** Quoted text **

==================================================

The details of one of those aborted operations, in early 2005, were reported by The New York Times last June. In that case, an operation to send a team of the Navy Seals and the Army Rangers into Pakistan to capture Ayman al-Zawahri, Osama bin Laden’s top deputy, was aborted at the last minute.

Mr. Zawahri was believed by intelligence officials to be attending a meeting in Bajaur, in Pakistan’s tribal areas, and the Pentagon’s Joint Special Operations Command hastily put together a plan to capture him. There were strong disagreements inside the Pentagon and the C.I.A. about the quality of the intelligence, however, and some in the military expressed concern that the mission was unnecessarily risky.

Porter J. Goss, the C.I.A. director at the time, urged the military to carry out the mission, and some in the C.I.A. even wanted to execute it without informing Ryan C. Crocker, then the American ambassador to Pakistan. Mr. Rumsfeld ultimately refused to authorize the mission.

Former military and intelligence officials said that Lt. Gen. Stanley A. McChrystal, who recently completed his tour as head of the Joint Special Operations Command, had pressed for years to win approval for commando missions into Pakistan. But the missions were frequently rejected because officials in Washington determined that the risks to American troops and the alliance with Pakistan were too great....


All through the Bush years we were told that he and his crew were straight-shootin' gunslingers who were going to clean up Dodge because their mission was clear and their aim was true. We were told that moral relativism and liberal guilt and lack of testicular fortitude were the only reasons a president might fail to follow through when an evildoing terrorist scum was reportedly in America's gunsights. So much for that theiry.

==================================================

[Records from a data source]
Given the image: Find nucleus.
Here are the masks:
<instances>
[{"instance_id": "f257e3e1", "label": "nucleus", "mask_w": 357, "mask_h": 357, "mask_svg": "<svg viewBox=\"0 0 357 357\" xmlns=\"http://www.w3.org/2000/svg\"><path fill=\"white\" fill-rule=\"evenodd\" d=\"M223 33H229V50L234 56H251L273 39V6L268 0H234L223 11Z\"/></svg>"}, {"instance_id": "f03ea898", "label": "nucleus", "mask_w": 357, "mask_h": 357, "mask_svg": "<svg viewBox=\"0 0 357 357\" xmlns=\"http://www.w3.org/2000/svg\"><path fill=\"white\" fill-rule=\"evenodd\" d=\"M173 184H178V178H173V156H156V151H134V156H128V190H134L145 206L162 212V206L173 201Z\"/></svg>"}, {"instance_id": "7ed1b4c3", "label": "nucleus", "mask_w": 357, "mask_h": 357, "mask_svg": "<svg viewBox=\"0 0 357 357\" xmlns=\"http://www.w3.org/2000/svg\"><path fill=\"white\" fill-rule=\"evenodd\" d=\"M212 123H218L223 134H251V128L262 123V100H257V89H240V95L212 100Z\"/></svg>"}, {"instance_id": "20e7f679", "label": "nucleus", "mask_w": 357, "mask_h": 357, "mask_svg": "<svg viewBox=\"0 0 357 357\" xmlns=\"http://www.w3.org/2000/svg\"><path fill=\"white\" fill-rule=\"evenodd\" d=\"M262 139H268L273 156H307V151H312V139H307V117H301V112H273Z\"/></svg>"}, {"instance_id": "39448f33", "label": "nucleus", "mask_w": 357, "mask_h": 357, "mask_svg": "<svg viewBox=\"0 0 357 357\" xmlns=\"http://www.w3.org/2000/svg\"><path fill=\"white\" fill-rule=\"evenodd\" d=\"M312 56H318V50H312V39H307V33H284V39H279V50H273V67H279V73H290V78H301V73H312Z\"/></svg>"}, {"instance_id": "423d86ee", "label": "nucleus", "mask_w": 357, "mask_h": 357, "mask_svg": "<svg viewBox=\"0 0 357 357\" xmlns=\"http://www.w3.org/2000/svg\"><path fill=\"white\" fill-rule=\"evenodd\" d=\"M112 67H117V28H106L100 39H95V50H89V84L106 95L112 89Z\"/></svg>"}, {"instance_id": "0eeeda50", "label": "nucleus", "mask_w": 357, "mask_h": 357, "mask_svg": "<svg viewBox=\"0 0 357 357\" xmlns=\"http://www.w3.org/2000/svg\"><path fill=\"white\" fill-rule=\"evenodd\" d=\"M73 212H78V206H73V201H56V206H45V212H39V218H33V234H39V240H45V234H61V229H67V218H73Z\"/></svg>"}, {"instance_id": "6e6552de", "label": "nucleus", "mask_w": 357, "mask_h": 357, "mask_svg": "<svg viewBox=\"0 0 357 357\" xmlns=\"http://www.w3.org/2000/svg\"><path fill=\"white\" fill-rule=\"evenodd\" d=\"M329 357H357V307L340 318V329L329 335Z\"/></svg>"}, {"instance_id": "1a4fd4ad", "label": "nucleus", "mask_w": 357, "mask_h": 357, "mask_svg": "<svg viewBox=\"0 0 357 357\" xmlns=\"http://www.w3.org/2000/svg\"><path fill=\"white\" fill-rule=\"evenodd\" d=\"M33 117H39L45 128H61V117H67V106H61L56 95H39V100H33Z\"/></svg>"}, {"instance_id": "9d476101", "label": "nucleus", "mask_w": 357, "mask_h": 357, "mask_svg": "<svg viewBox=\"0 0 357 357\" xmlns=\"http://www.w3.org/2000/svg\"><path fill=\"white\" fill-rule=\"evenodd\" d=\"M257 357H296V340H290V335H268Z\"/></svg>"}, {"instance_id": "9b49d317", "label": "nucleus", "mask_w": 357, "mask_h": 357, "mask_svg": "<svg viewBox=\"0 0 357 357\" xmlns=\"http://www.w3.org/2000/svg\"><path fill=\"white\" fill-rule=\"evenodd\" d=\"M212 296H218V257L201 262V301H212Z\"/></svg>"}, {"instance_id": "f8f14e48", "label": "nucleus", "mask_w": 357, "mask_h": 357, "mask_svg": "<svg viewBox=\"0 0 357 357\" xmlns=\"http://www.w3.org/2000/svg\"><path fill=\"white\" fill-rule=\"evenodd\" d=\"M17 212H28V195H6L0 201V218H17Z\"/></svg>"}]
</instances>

==================================================

** Required task 1 **
Summarize the Pakistan raids passage in two sentences.
** Required task 2 **
Answer these questions from the Pakistan raids passage:
(a) Where was Mr. Zawahri believed to be attending a meeting?
(b) Who was the C.I.A. director at the time of the planned mission?
(c) What command had Lt. Gen. Stanley A. McChrystal recently finished heading?
** Required task 3 **
Turn the paragraph of the Pakistan raids passage that begins "Porter J. Goss, the C.I.A. director" into a short bulleted list.
Rely only on the Pakistan raids passage for your answers.

** Solution 1 **
In early 2005, a plan to send Navy Seals and Army Rangers into Pakistan to capture Ayman al-Zawahri was aborted at the last minute amid disagreements over the intelligence and concerns about risk, and Mr. Rumsfeld refused to authorize it. Former officials said Lt. Gen. Stanley A. McChrystal had pressed for years for commando missions into Pakistan, but Washington often rejected them because the risks to American troops and the alliance with Pakistan were judged too great.

** Solution 2 **
(a) Bajaur, in Pakistan's tribal areas.
(b) Porter J. Goss.
(c) The Joint Special Operations Command.

** Solution 3 **
- Porter J. Goss, then C.I.A. director, urged the military to carry out the mission.
- Some in the C.I.A. wanted to proceed without informing Ryan C. Crocker, then the American ambassador to Pakistan.
- Mr. Rumsfeld ultimately refused to authorize the mission.